The chest, used as a container or seat, was by far the most important piece of furniture in the home, and was made in a variety of forms. The lid at the top was hinged, the sides were paneled, and occasionally it had one or more drawers at the bottom. As chests were heightened, the tops were used for display of small objects of metal or potter, and the hinged top then became impractical. The chest of drawers eventually evolved into the chest of drawers or bureau as it is known today. A special type, known as a Connecticut chest, stood on four short legs, had two rows of double drawers below the chest proper, and was decorated with large split spindles painted black to imitate ebony. The handles of the drawers were wooden ovals, usually placed diagonally. The Hadley chest, also of Connecticut origin but misnamed for a Massachusetts town, was similar, but it generally had only one drawer and was decorated with a very crude incised ornamentation. One type of small chest was known as a desk-box; this had a flat or slanting pine top, while the sides of the box were in carved oak. It held writing materials and a few books. The desk-box was finally placed on legs, evolving into the early type of slant-lid desk.
The tables of the period had turned legs; the tops were frequently of pine and had wide overhangs, molded stretchers connected the legs. Drawers were sometimes placed in the apron under the top. The drop leaf tables were designed with gatelegs, swinging arms, butterfly wings, and pulls for supporting the hinged flap.

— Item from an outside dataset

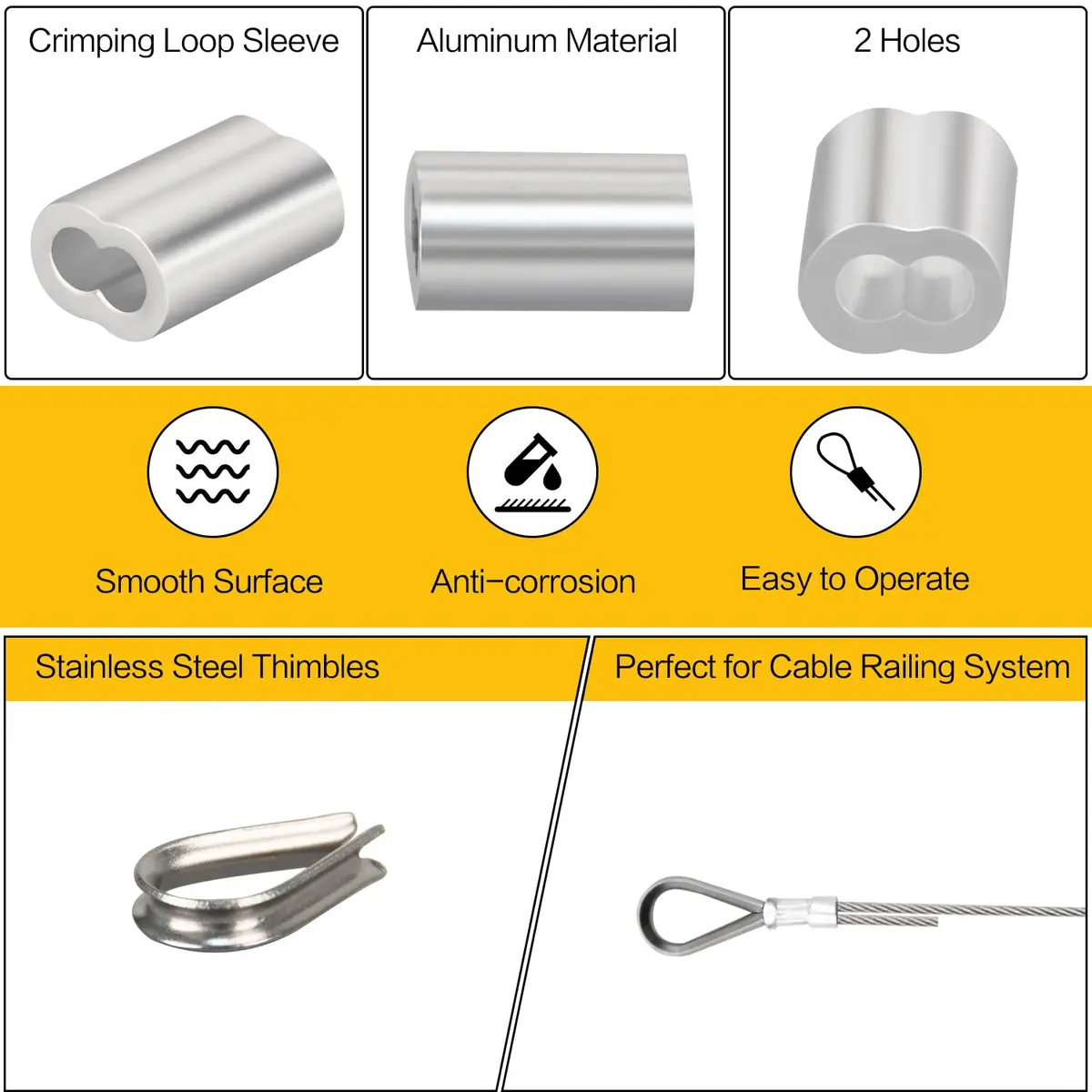 FGBNM Stainless Steel Wire Rope Cable Set 328ft | Rust-Proof & Heavy Duty for Rigging & Hanging - view 4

Chairs of the 17th century were built on straight lines. The oak wainscot chair, reserved as the seat of honor, was more simply ornamented than its English prototype, and had a paneled back, curved arms, and turned legs. The Carver chair , a simplified version of the Brewster chair which had more spindles, had straight turned legs, the rear legs continuing upward to form the back uprights, between which were placed vertical and and horizontal turned spindles. Stretchers strengthened the leg construction. Slat-back chairs were of similar design, but they had wide horizontal ladder rails between the back uprights. The tops of the legs and back uprights in both the Carver and slat-back types were usually terminated in a turned finial motif or a mushroom form. The seats were made of rush or of plain wood boards.